-- Begin SUPPLIED ENTRIES --
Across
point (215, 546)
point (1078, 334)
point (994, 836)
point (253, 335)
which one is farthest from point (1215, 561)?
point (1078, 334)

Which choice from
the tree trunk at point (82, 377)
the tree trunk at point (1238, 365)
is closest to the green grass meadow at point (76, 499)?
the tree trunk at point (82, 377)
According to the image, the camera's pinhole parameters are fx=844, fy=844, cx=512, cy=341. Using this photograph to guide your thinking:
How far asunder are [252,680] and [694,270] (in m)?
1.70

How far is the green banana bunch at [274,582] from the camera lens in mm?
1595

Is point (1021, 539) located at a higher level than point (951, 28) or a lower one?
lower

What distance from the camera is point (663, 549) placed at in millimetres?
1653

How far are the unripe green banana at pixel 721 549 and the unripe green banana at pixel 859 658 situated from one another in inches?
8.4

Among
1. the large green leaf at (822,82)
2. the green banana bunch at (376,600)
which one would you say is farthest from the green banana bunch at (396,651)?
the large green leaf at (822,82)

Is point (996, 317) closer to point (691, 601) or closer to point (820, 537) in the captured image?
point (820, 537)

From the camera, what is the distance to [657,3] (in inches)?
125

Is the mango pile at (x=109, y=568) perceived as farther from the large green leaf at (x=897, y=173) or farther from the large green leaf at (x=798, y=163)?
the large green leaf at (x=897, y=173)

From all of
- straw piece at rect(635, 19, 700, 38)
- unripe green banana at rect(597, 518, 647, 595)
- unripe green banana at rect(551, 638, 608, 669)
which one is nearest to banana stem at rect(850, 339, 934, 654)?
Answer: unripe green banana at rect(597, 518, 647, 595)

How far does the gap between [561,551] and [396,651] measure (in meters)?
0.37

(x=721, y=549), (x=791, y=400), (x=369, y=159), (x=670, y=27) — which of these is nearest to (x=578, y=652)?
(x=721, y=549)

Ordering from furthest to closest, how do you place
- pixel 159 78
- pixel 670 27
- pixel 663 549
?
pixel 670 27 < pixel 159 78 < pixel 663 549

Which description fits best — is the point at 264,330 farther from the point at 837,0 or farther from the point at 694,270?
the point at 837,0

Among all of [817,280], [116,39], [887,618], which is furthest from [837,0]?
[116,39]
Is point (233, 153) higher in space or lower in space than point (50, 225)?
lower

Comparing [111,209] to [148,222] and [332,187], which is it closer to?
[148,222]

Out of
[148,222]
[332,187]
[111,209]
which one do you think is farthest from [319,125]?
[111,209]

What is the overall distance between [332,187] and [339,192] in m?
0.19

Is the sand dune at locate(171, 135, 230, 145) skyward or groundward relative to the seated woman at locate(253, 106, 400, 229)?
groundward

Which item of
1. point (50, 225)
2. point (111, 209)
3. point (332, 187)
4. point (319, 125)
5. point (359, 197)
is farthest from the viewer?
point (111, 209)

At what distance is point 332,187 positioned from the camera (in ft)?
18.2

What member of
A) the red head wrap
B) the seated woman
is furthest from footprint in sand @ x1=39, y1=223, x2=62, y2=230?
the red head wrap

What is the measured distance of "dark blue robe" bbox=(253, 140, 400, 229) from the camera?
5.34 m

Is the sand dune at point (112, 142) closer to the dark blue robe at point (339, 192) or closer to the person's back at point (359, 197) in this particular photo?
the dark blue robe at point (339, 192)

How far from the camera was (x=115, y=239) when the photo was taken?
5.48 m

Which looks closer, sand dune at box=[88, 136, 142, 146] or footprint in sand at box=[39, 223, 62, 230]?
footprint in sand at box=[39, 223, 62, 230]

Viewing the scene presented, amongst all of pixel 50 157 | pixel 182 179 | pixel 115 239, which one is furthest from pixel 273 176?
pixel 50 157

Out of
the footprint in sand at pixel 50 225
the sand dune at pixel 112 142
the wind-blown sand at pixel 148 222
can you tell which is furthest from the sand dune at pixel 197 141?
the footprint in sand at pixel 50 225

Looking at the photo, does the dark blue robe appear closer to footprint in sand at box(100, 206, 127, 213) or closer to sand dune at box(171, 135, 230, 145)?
-- End SUPPLIED ENTRIES --
# THE TASK:
Copy all data exactly, start to finish.

# SOLUTION TO THE PROBLEM:
Across
point (215, 546)
point (1078, 334)
point (994, 836)
point (253, 335)
which one is farthest from point (1215, 561)?
point (1078, 334)

Which choice from
the tree trunk at point (82, 377)
the tree trunk at point (1238, 365)
is closest to the green grass meadow at point (76, 499)?
the tree trunk at point (82, 377)
According to the image, the camera's pinhole parameters are fx=844, fy=844, cx=512, cy=341. Using this photograph to guide your thinking:
How far asunder are [252,680] and [694,270] (in m)?
1.70

How far is the green banana bunch at [274,582] from the camera lens in mm?
1595

Is point (1021, 539) located at a higher level than point (951, 28) or a lower one?
lower

What distance from the camera is point (663, 549) placed at in millimetres?
1653

How far are the unripe green banana at pixel 721 549 and the unripe green banana at pixel 859 658 situated from one another in inches?
8.4

Among
1. the large green leaf at (822,82)
2. the green banana bunch at (376,600)
which one would you say is farthest from the green banana bunch at (396,651)?
the large green leaf at (822,82)

Is point (996, 317) closer to point (691, 601) or closer to point (820, 537) in the captured image?
point (820, 537)

From the camera, what is the distance to [657,3] (in inches)?
125

Is the mango pile at (x=109, y=568) perceived as farther from the large green leaf at (x=897, y=173) or farther from the large green leaf at (x=798, y=163)?
the large green leaf at (x=897, y=173)

From all of
- straw piece at rect(635, 19, 700, 38)
- unripe green banana at rect(597, 518, 647, 595)
- unripe green banana at rect(551, 638, 608, 669)
which one is nearest to banana stem at rect(850, 339, 934, 654)?
Answer: unripe green banana at rect(597, 518, 647, 595)

How far does the gap between [561,551] and [396,651] measure (in meters)?
0.37

(x=721, y=549), (x=791, y=400), (x=369, y=159), (x=670, y=27) — which of these is nearest to (x=578, y=652)?
(x=721, y=549)

Ordering from furthest to closest, how do you place
- pixel 159 78
- pixel 670 27
- pixel 663 549
?
pixel 670 27 < pixel 159 78 < pixel 663 549

Which description fits best — is the point at 264,330 farther from the point at 837,0 or farther from the point at 694,270?
the point at 837,0

Among all of [817,280], [116,39], [887,618], which is furthest from [837,0]?
[116,39]
Is point (233, 153) higher in space or lower in space than point (50, 225)?
lower

Comparing [111,209] to [148,222] and [332,187], which is it closer to?
[148,222]

Out of
[148,222]
[332,187]
[111,209]
which one do you think is farthest from [319,125]?
[111,209]

What is the overall distance between [332,187] and [339,192] in m?
0.19

Is the sand dune at locate(171, 135, 230, 145) skyward or groundward relative to the seated woman at locate(253, 106, 400, 229)?
groundward

Which item of
1. point (50, 225)
2. point (111, 209)
3. point (332, 187)
4. point (319, 125)
5. point (359, 197)
is farthest from the viewer?
point (111, 209)

At what distance is point 332,187 positioned from the camera (in ft)?
18.2

What member of
A) the red head wrap
B) the seated woman
is furthest from footprint in sand @ x1=39, y1=223, x2=62, y2=230?
the red head wrap

What is the measured distance of "dark blue robe" bbox=(253, 140, 400, 229) from the camera?
5.34 m

Is the sand dune at point (112, 142) closer to the dark blue robe at point (339, 192) or closer to the person's back at point (359, 197) in this particular photo?
the dark blue robe at point (339, 192)

How far from the camera was (x=115, y=239) when the photo was taken?
5.48 m

Which looks closer, sand dune at box=[88, 136, 142, 146] or footprint in sand at box=[39, 223, 62, 230]?
footprint in sand at box=[39, 223, 62, 230]

Viewing the scene presented, amongst all of pixel 50 157 | pixel 182 179 | pixel 115 239, which one is furthest from pixel 273 176?
pixel 50 157

Out of
the footprint in sand at pixel 50 225
the sand dune at pixel 112 142
the wind-blown sand at pixel 148 222
can you tell which is furthest from the sand dune at pixel 197 141?
the footprint in sand at pixel 50 225

Looking at the photo, does the dark blue robe appear closer to footprint in sand at box(100, 206, 127, 213) or closer to sand dune at box(171, 135, 230, 145)?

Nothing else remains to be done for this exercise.